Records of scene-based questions

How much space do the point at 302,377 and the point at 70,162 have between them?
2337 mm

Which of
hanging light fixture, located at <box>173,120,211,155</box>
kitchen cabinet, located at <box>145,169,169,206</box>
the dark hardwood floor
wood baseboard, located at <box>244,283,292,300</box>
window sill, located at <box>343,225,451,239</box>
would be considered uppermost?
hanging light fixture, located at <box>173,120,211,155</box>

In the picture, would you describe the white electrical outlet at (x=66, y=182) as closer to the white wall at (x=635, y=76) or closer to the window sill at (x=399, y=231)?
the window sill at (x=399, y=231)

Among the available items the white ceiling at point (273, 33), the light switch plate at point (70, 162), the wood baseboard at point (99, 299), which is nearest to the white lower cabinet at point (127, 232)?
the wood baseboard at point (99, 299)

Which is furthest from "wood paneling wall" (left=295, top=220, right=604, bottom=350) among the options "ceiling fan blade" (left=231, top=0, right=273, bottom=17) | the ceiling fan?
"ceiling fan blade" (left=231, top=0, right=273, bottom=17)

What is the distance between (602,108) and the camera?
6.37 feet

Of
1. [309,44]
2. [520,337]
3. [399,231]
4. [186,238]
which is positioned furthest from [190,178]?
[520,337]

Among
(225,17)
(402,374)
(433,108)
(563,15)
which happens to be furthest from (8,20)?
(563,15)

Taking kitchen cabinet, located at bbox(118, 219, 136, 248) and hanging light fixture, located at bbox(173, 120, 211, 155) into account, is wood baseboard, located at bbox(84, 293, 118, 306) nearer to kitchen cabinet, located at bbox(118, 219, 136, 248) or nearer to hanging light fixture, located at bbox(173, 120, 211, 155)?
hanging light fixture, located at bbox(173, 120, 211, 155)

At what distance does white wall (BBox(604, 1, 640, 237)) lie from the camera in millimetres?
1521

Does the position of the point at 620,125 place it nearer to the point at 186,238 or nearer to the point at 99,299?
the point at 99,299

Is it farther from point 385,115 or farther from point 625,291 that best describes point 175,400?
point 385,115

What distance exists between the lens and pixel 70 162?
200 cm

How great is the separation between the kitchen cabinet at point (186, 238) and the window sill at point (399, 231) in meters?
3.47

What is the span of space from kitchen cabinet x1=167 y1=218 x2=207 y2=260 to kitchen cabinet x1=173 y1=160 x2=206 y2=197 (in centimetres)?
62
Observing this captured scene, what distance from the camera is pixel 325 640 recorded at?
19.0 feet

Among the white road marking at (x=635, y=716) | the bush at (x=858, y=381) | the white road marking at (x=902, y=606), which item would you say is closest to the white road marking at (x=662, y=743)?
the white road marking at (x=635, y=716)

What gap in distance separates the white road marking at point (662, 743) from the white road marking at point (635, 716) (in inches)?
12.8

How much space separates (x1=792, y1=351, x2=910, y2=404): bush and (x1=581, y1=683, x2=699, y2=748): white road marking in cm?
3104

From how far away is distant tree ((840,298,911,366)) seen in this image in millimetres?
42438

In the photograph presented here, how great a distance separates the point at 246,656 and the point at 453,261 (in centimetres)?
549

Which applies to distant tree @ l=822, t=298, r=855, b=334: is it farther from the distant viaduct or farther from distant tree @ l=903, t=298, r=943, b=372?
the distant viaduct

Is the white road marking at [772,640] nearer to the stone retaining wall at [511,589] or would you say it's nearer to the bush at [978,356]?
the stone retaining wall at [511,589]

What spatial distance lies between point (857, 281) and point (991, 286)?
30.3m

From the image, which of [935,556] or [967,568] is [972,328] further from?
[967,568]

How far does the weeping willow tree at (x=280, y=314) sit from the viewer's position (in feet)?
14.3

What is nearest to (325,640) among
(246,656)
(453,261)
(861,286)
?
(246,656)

**Description of the task**
Starting at the line containing "Which applies to" and continuing to the end of the data, reproduce those lines with "distant tree" renamed to "far-off tree" throughout. Leave all other text unchanged.

**Answer to the problem**
Which applies to far-off tree @ l=822, t=298, r=855, b=334: is it farther from the distant viaduct or farther from far-off tree @ l=903, t=298, r=943, b=372?
the distant viaduct

Is the white road marking at [772,640] nearer to the stone retaining wall at [511,589] or would you say it's nearer to the bush at [978,356]?
the stone retaining wall at [511,589]

What spatial distance lies between point (857, 281) and point (991, 286)?
30.3m

From the image, which of [935,556] or [967,568] is [972,328] further from?
[967,568]

How far does the weeping willow tree at (x=280, y=314) sit from the viewer's position (in feet)?
14.3

What is nearest to (325,640) among
(246,656)
(453,261)
(861,286)
?
(246,656)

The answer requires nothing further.